Se um SUV pode ser desportivo, não há razão para que não possa ser um coupé. Soa a conversa de marketing. Parece mesmo despropositado perante silhuetas avantajadas, com mais de 4,9 metros de comprimento, 1,7 metros de altura e 2,2 toneladas. E no entanto… em 2002 a Porsche ousou fazer um SUV. O Cayenne redefiniu o conceito, estabelecendo o padrão para o que se passou a intitular SUV desportivo.
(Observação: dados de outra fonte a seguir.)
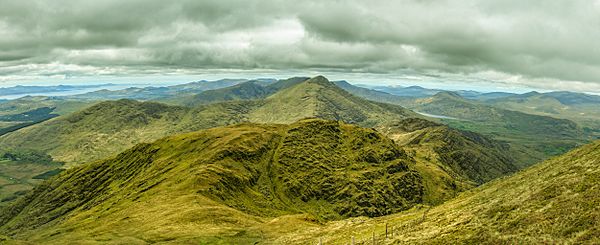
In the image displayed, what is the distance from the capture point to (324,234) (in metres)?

A ideia de que um SUV também podia ser um coupé demorou mais algum tempo a ser “vendida”. O primeiro construtor a comprar o conceito foi a BMW, que lançou em 2014 o X6, versão do X5 com linha de tejadilho em queda pronunciada para a traseira. Em pouco mais de quatro anos, o SUV coupé passou de carroçaria disruptiva a tendência entre construtores premium.
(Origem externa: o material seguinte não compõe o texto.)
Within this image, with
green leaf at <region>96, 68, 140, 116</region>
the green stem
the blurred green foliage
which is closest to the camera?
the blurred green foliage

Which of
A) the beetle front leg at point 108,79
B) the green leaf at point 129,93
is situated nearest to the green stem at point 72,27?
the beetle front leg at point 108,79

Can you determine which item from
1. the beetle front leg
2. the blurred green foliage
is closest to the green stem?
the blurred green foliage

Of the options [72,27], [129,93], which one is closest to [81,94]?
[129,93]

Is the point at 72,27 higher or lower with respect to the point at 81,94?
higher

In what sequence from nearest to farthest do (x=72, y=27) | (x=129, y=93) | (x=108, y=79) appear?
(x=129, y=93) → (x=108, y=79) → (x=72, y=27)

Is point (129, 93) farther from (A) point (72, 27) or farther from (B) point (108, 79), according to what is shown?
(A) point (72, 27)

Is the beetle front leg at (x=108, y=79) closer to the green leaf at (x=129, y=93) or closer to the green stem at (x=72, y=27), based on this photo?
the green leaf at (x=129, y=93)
A mais recente proposta para este segmento exibe na grelha os quatro anéis da Audi. Batizada Q8, assenta sobre a arquitetura modular MLB Evo do Grupo VW, comum ao Audi Q7 e ao Porsche Cayenne. Optando por um design exterior relativamente conservador, mais próximo do Range Rover Sport que do Mercedes GLE Coupé, o Q8 apresenta-se como uma variante mais baixa e plantada do Q7. Uma opção de estilo para quem não precisa dos sete lugares, mas não prescinde do conforto.
Viva o digital!
Sentar atrás de um volante Audi ou Porsche é garantia de encontrar uma posição de condução irrepreensível. Banco, coluna de direção, comandos, painel de instrumentos… tudo se alinha e ajusta para nos integrar no automóvel, estreitando a ligação entre máquina e estrada.
Há diferenças subtis na sensibilidade, mas as mais óbvias saltam à vista mesmo com os SUV parados. Audi e Porsche abraçam com entusiasmo a nova era digital, trocando quase sem contemplações os comandos físicos pelos equivalentes digitais. Escrevemos “quase” porque a Porsche ainda mantém alguns comandos manuais.
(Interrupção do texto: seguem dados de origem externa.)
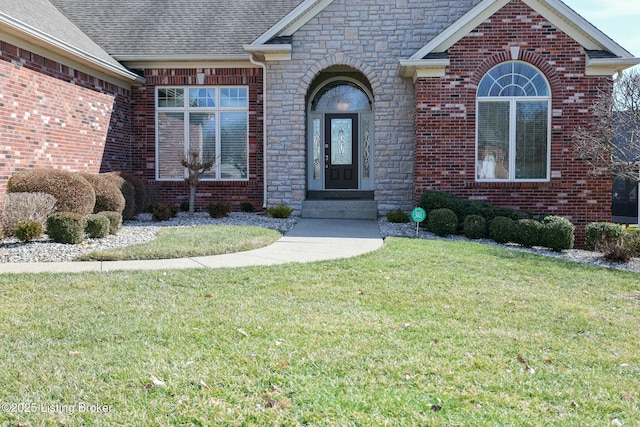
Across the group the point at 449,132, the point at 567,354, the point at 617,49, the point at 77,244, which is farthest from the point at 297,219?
the point at 567,354

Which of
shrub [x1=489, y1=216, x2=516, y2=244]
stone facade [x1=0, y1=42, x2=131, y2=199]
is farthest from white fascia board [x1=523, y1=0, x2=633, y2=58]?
stone facade [x1=0, y1=42, x2=131, y2=199]

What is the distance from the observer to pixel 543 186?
12062mm

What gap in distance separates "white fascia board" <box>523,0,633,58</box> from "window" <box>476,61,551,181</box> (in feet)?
3.70

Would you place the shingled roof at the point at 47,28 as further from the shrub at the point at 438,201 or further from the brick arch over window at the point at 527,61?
the brick arch over window at the point at 527,61

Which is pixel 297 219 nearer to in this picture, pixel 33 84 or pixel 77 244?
pixel 77 244

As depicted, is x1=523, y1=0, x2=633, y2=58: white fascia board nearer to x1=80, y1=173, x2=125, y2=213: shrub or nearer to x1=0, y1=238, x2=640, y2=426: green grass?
x1=0, y1=238, x2=640, y2=426: green grass

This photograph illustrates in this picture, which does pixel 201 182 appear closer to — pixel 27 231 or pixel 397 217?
pixel 397 217

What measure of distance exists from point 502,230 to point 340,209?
4580 mm

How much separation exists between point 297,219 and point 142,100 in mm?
5732

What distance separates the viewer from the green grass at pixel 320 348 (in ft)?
10.5

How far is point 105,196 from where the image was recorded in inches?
422

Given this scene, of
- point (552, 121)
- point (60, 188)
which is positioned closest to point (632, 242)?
point (552, 121)

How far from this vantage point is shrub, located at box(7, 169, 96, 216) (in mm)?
9727

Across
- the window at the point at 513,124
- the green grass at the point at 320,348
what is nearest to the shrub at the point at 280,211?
the window at the point at 513,124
Maioritariamente atalhos para menus, cujosconteúdos têm de ser acedidos no generoso ecrã ao centro do tablier. Uma solução elegante, que funciona tão bem no Cayenne como no Panamera.
Ao melhor estilo Porsche, o painel de instrumentos é dominado por um taquímetro analógico, flanqueado por ecrãs digitais, controlados a partir dos correspondentes lados do volante.
A qualidade e o estilo do Porsche parecem-nos irrepreensíveis. Até entrarmos no Audi. Quanto à qualidade não há nada a dizer. O estilo é que já não parece assim tão moderno. Inspirado no Audi A8, o Q8 recebe o condutor com um trio de ecrãs. Virtual Cockpit à frente e, sobrepostos à direita, um par de ecrãs táteis. No superior controla-se o entretenimento, a comunicação e a navegação. O inferior ocupa-se da climatização, podendo transformar-se numa ardósia digital para escrever moradas, nomes ou números de telefone.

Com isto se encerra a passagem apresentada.